The angelic smile gleamed again in the darkness. "Knowin' as you do my facility with ordnance, Mr. Larabee, what do you suppose?"
"Shit!" Chris whispered. He dropped down off the stool and crossed the cell to rouse Vin from his lethargic state. "Come on, pard, on your feet. Ezra's outside and he's gonna blow the damn jail wall."
"Ez?" the tracker repeated in confusion, glancing toward the window, but Ezra had already vanished.
On the other side of the wall, in the thickly shadowed alley behind the cell bloc, Josiah squatted in the dirt holding Ezra's supplies as the gambler, a lighted cigar in his teeth, with deft, economical movements puttied a vertical line of three black-powder cartridges (filched from a busy miners'-supply store) to the wall at the distance Larabee had specified, linked them to one another with short lengths of fuse, and then began laying out a longer line of it, about eight feet, along the exterior of Buck and Nathan's cell and around the corner into the side alley, where young Juan Miramontes kept guard. After carefully double-checking with sensitive fingers for crimps and breaks in the line, the Southerner nodded to himself in satisfaction and said, "So. Very good. Mr. Sanchez, if you will kindly give the word?"
Josiah spoke to Juan in Spanish and the young Mexican nodded and darted off toward the street. Ezra touched the end of his cigar delicately to the fuse. Forty or fifty yards down the street, a fusillade of shots broke out, followed by a cacophony of shouts as Juan's brothers, seeing his signal wave from the mouth of the alley, set up the diversion Standish had originated.
The deputy on duty in the office wouldn't have paid a great deal of attention to mere unaccompanied gunfire, but the racket of human voices suggested that something untoward was going on. Bolting to his feet, he grabbed the shotgun that was always kept at the ready and hurtled out of the building. In the alley, the hissing spark of the burning fuse disappeared around the corner as the unsuspecting lawman pelted down the street in search of the disturbance--which had evaporated as the Miramontes boys scattered in every direction. Ezra and Josiah turned their faces streetward and crouched down, shoulders hunched, unconsciously mirroring the positions assumed by their friends in the cells.
The cartridges went off with a bellow, blasting a jagged hole in the exterior wall and taking out four feet of the dividing line of bars as well. The two jailbreakers bolted around the corner into the smoke, to be met by Buck and Nathan, coughing and powdered with masonry-dust, and then by Chris half supporting the unsteady Vin, whom Josiah promptly took in charge. "Come!" Ezra commanded with uncharacteristic briefness, and led the way parallel to the main street in an up-gulch direction.
After an initial hundred-yard dash, the gambler turned aside and entered a vacant shed, quickly closing the door after the last of his comrades. "Damn, Ezra, we can't stay in here," Chris growled. "The deputy'll be here before we can more than catch our breath."
"Oh, I beg to differ, Mr.
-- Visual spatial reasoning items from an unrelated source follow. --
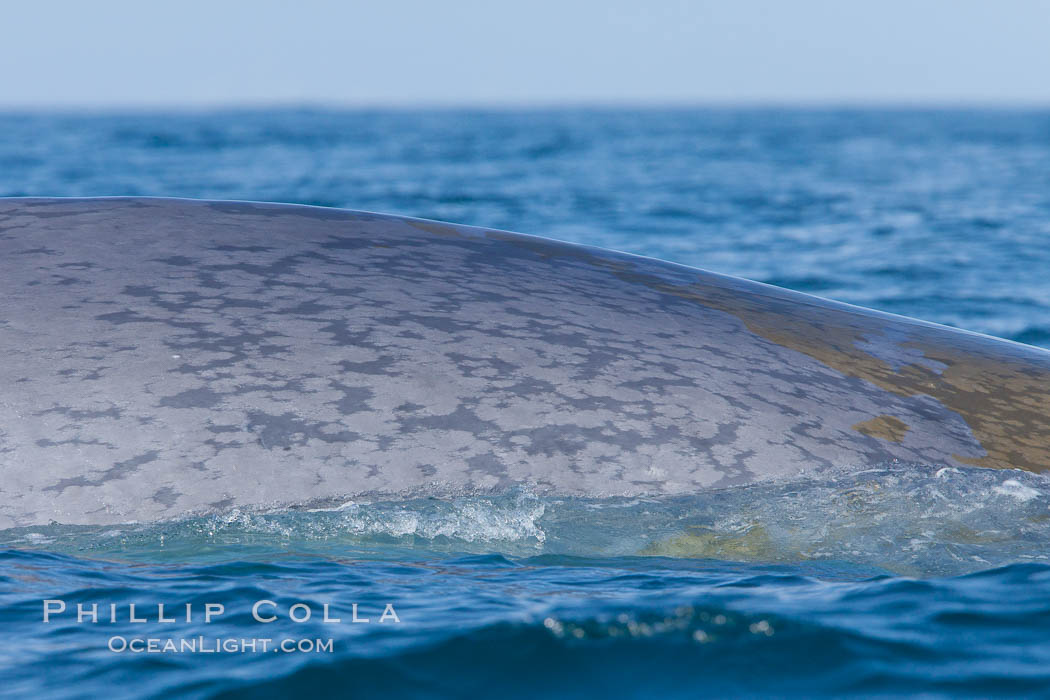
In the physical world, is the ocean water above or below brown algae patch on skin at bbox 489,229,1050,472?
below

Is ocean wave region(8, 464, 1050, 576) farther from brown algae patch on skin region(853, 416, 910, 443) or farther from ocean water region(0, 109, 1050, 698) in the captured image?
brown algae patch on skin region(853, 416, 910, 443)

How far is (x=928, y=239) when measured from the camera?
1827cm

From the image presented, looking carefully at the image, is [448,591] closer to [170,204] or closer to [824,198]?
[170,204]

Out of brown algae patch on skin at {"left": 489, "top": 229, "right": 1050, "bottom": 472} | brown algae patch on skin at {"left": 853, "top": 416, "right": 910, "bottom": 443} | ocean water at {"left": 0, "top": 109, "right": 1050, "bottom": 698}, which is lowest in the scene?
ocean water at {"left": 0, "top": 109, "right": 1050, "bottom": 698}

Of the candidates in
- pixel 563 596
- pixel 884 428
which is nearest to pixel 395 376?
pixel 563 596

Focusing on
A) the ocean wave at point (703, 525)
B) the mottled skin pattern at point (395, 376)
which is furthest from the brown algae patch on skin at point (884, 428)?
the ocean wave at point (703, 525)

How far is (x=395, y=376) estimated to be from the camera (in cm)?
443

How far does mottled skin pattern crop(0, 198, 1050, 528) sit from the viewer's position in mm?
4164

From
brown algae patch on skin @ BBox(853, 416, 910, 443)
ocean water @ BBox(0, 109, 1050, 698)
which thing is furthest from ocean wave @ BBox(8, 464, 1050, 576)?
brown algae patch on skin @ BBox(853, 416, 910, 443)

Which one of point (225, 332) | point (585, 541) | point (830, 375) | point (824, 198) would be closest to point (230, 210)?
point (225, 332)

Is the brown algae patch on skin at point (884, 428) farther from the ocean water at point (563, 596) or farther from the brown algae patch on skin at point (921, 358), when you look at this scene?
the ocean water at point (563, 596)

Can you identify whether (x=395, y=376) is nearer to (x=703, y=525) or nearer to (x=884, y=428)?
(x=703, y=525)

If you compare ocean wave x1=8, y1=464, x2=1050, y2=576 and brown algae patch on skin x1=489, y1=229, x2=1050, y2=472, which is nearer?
ocean wave x1=8, y1=464, x2=1050, y2=576

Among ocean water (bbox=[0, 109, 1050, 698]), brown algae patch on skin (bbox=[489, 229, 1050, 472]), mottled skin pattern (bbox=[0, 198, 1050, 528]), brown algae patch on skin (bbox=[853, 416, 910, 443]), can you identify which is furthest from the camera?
brown algae patch on skin (bbox=[489, 229, 1050, 472])
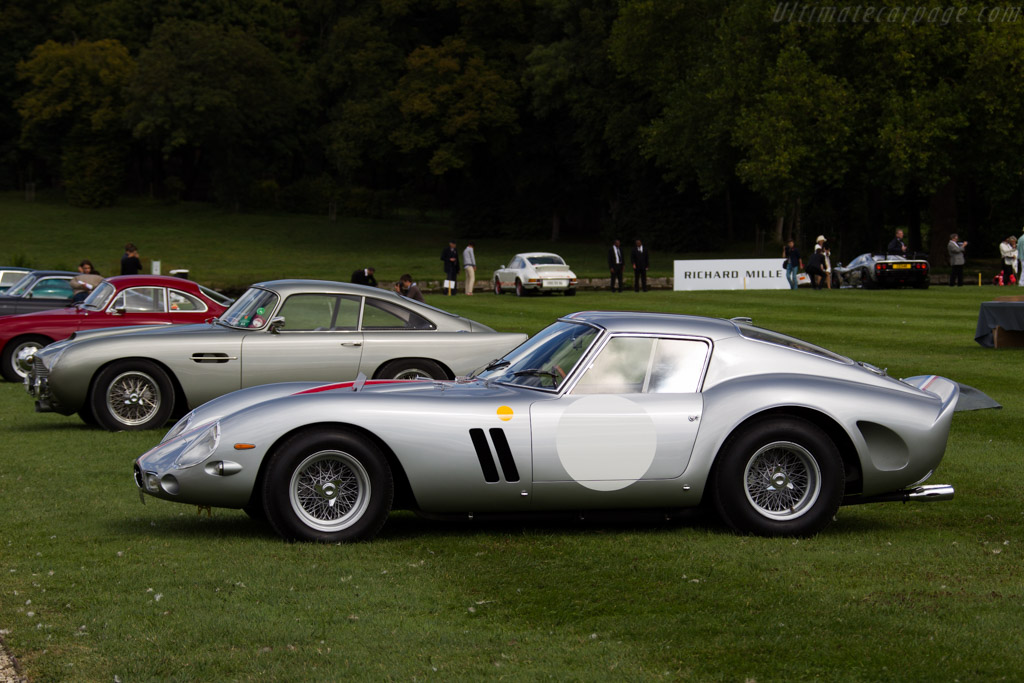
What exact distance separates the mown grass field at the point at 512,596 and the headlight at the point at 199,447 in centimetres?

Larabee," came the lightly drawled response out of the dark. "Before we contacted you, Mr. Sanchez and I took the liberty of removin' your horses and tack from the facility where you had lodged them and leavin' unmistakeable sign of their brief presence behind the structure adjoinin' the jail. To the local minions of law and order, it will be obvious that the unknown accomplices who effected your release also provided you with mounts on which to flee these environs. Since it will be evident that trackin' you through the hard-packed and much trafficked alleys and streets of the town is impractical, their sole option, should they be zealous in their desire to apprehend you a second time, will be to send out mounted parties to scour up and down the gulch for sign of your passage. Meanwhile, we shall be makin' our way in leisurely fashion to rejoin Mr. Dunne and Miss Cullin at the hotel, where no one will ever think to seek you. Granted the quarters may be somewhat congested, but we must in any case confer before makin' any further move."
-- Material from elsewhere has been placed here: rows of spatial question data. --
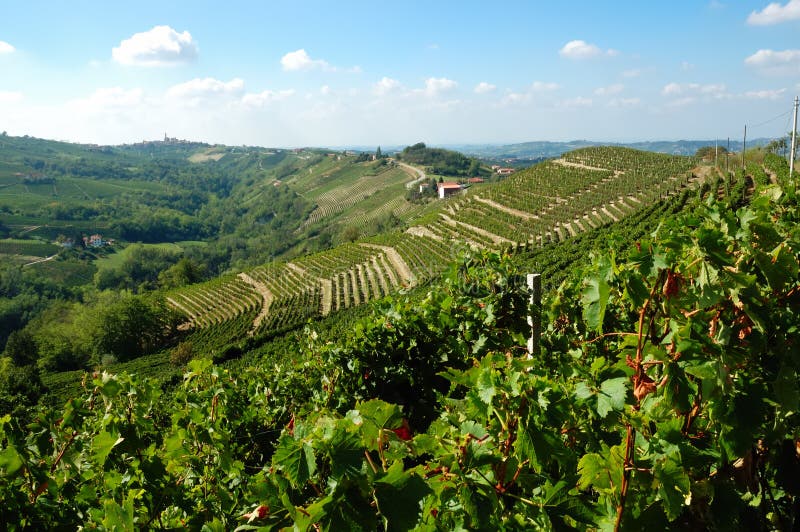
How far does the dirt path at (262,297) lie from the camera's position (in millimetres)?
47709

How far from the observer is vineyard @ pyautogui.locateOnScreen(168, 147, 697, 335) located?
48375 millimetres

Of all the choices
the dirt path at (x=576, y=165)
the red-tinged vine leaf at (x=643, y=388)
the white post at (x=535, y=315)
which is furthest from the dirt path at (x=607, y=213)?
the red-tinged vine leaf at (x=643, y=388)

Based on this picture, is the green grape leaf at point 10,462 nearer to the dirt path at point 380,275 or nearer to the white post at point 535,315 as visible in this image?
the white post at point 535,315

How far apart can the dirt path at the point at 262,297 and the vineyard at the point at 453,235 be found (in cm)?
14

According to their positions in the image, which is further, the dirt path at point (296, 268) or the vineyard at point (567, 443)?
the dirt path at point (296, 268)

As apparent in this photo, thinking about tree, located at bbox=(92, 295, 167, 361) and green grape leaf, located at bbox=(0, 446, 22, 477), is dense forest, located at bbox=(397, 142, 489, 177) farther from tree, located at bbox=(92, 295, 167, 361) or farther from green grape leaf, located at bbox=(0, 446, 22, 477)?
green grape leaf, located at bbox=(0, 446, 22, 477)

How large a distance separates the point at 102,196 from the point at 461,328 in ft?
673

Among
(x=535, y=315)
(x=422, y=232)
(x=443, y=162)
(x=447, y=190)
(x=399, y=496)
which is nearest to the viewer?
(x=399, y=496)

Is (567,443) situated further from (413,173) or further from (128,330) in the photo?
(413,173)

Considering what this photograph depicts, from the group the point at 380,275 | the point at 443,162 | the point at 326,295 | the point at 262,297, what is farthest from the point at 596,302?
the point at 443,162

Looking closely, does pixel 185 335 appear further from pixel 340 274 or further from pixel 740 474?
pixel 740 474

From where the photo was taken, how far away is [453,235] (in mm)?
55406

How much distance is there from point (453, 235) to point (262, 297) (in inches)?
1003

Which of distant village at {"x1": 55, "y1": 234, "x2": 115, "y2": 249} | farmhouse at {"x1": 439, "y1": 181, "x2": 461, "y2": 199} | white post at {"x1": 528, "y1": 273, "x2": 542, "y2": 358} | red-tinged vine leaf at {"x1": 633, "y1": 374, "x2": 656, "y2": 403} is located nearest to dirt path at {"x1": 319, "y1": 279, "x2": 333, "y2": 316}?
white post at {"x1": 528, "y1": 273, "x2": 542, "y2": 358}
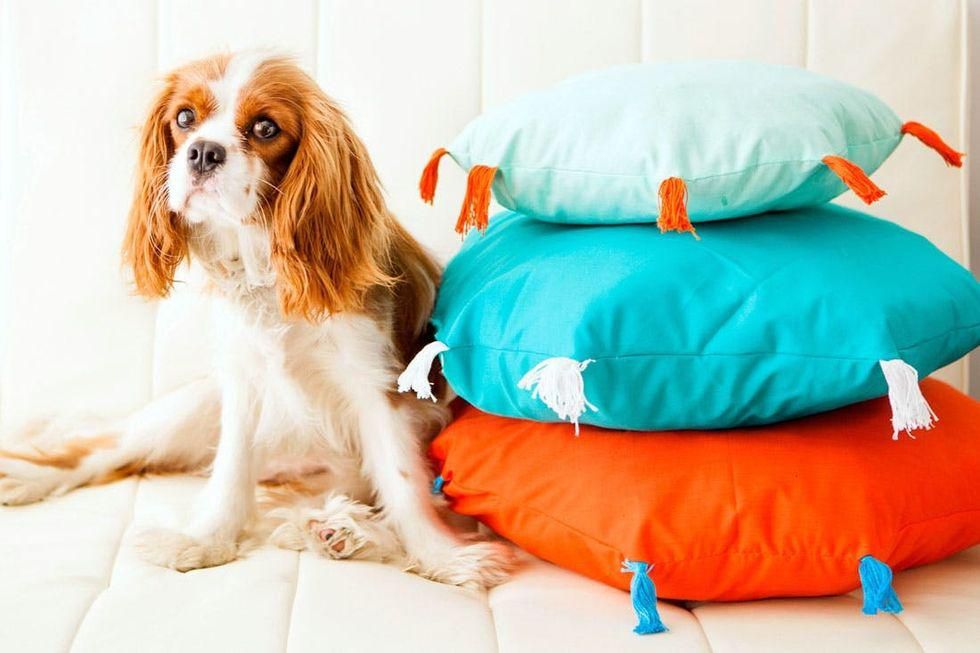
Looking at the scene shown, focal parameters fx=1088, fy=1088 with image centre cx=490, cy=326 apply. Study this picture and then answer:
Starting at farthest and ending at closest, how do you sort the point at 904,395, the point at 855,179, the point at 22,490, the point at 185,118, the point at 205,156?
the point at 22,490 → the point at 185,118 → the point at 205,156 → the point at 855,179 → the point at 904,395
"Who's got the horses?" Buck demanded.
"By this time, they have been removed to the same feed lot where Miss Cullin and her company are boardin' their own mounts," Ezra told him. "The night attendant will be unaware of their advent, and when the day man assumes the duty he will naturally assume that the new residents arrived while he was off shift--a delusion which will be shared by his counterpart upon the latter's return tomorrow night. When people believe you have cause to conceal a thing, Mr. Wilmington, they are disinclined to seek it directly under their noses. I regret I could originate no scheme by which to liberate your weapons, but if need be we can acquire some sort of replacements to equip you."
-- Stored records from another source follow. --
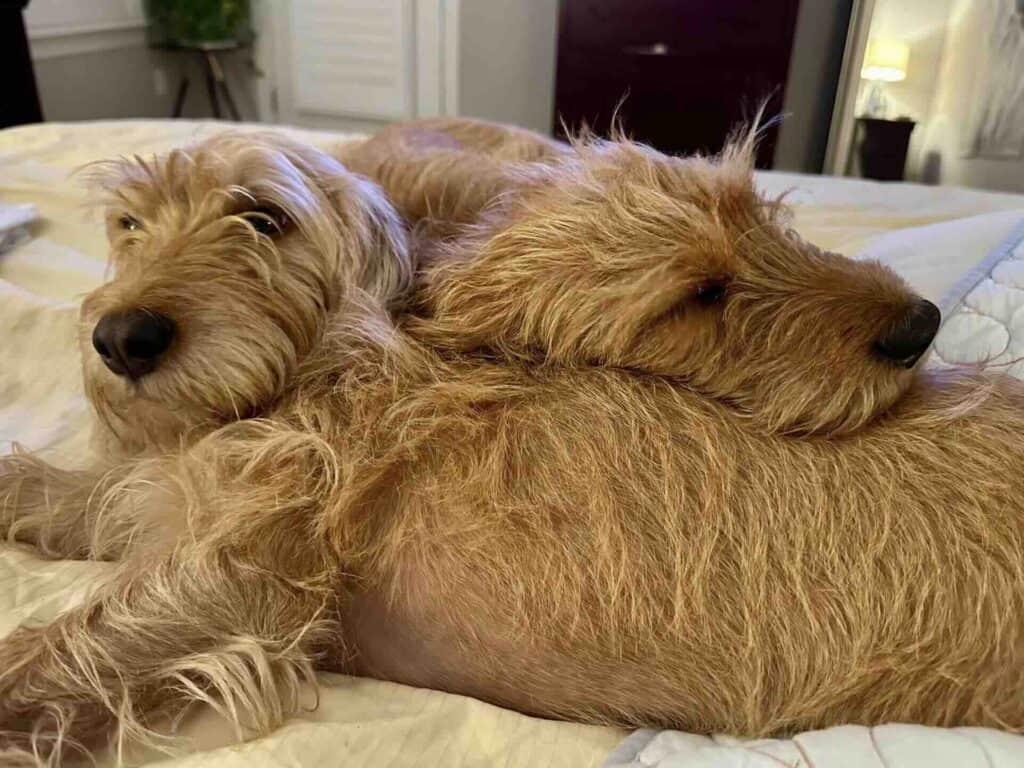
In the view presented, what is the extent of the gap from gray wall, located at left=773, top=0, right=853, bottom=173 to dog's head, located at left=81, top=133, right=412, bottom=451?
3.63 metres

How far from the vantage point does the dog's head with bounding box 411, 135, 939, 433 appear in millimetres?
870

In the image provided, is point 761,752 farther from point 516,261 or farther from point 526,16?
point 526,16

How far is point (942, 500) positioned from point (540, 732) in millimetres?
408

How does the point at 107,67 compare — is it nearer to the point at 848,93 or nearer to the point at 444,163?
the point at 848,93

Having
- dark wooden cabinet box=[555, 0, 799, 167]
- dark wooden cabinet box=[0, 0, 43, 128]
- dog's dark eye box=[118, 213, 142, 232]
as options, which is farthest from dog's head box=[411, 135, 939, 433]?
dark wooden cabinet box=[0, 0, 43, 128]

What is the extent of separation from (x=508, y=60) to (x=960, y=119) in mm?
2185

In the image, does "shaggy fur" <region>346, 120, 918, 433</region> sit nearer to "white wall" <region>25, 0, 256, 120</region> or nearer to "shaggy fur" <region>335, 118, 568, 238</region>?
"shaggy fur" <region>335, 118, 568, 238</region>

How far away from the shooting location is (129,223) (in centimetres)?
110

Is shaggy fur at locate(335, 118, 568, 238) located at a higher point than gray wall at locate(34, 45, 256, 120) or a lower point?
higher

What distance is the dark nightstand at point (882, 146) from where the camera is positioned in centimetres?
416

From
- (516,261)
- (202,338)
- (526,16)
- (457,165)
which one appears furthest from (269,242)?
(526,16)

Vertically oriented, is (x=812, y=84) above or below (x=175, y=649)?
above

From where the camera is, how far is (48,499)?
109 cm

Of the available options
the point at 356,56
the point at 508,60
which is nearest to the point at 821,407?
the point at 508,60
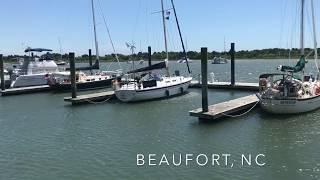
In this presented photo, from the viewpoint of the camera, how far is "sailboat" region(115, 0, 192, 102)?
107ft

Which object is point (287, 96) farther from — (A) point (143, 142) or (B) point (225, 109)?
(A) point (143, 142)

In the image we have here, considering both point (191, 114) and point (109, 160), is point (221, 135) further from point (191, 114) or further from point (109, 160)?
point (109, 160)

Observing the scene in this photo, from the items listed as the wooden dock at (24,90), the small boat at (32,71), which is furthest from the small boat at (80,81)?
the small boat at (32,71)

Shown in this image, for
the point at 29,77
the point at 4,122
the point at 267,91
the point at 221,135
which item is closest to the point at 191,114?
the point at 221,135

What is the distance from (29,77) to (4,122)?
22.7m

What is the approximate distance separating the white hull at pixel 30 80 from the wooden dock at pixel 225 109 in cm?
2704

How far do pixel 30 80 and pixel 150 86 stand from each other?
801 inches

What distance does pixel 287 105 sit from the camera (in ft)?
79.8

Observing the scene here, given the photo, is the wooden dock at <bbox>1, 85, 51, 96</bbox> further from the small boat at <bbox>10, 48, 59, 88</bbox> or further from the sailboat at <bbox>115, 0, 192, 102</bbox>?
the sailboat at <bbox>115, 0, 192, 102</bbox>

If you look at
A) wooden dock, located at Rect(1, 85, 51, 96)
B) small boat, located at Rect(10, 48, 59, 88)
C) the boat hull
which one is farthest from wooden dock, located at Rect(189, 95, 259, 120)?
small boat, located at Rect(10, 48, 59, 88)

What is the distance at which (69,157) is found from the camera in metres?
17.8

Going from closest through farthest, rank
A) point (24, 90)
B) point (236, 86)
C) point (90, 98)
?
point (90, 98)
point (236, 86)
point (24, 90)

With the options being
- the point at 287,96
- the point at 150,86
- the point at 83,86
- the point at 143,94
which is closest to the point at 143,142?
the point at 287,96

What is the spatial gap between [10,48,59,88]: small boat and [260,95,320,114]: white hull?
29.0 metres
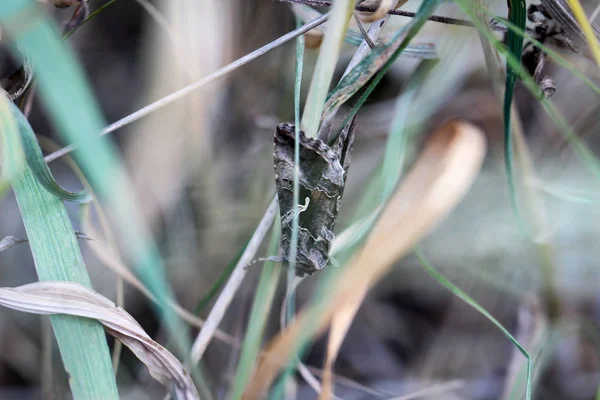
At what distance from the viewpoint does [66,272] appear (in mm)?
483

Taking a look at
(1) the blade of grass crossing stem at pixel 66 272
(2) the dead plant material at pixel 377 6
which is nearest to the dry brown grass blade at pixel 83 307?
(1) the blade of grass crossing stem at pixel 66 272

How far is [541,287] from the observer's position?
35.6 inches

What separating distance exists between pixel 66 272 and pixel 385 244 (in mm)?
335

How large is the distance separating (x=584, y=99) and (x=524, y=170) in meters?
0.29

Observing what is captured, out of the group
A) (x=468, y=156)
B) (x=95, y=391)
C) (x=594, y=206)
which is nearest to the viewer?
(x=95, y=391)

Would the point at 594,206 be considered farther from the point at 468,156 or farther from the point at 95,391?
the point at 95,391

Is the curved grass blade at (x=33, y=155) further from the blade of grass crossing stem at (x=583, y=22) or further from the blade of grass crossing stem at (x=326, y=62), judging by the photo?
the blade of grass crossing stem at (x=583, y=22)

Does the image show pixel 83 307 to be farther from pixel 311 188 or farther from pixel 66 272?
pixel 311 188

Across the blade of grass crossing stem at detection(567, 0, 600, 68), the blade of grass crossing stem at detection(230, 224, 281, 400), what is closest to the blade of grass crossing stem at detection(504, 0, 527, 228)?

Nathan shook his head gently in wry admiration. "Lord, Ezra, you think of everything."
None of them could see the gambler's two-fingered salute, but they could hear it in his voice. "As Mother has always insisted, Mr. Jackson, the devil is in the details. I am merely performin' as the dutiful son and pupil I have always been. Now, if you gentlemen have had sufficient opportunity to clear your lungs of alien substances, shall we press on? Fortunately there will be no need to cross the main street in order to attain our goal. Mr. Tanner?" A gentle note sounded in the soft words. "Are you restored to your customary vigor, or should we adjust our pace to accomodate you?"
"I'm a lot better'n I was, now 's I'm outta that place," Vin responded, his voice still a bit frail and shaky but free of the dull hopeless resignation that had colored it before. "Thanks, Ez. I owe you a big one. I couldn't lasted in yonder much longer."
"I assure you, my friend, no debt was incurred. Your abhorrence of confinement is thoroughly comprehensible in light of your life experiences heretofore. Certainly it is to my interest to insure that my associates remain in good health mentally as well as otherwise. Gentlemen, let us continue our trek."
+ + + + + + +
At the door of Darcy's room, Ezra tapped twice, paused, tapped once, paused, and then tapped four times--seven for the Magnificent Seven, divided according to the groupings in which they had initially entered Discovery. At this agreed-upon signal, the door opened quietly to reveal JD with a Lightning gleaming silver in his hand. "C'mon in," he said, and the group crowded through quickly, Ezra last of all.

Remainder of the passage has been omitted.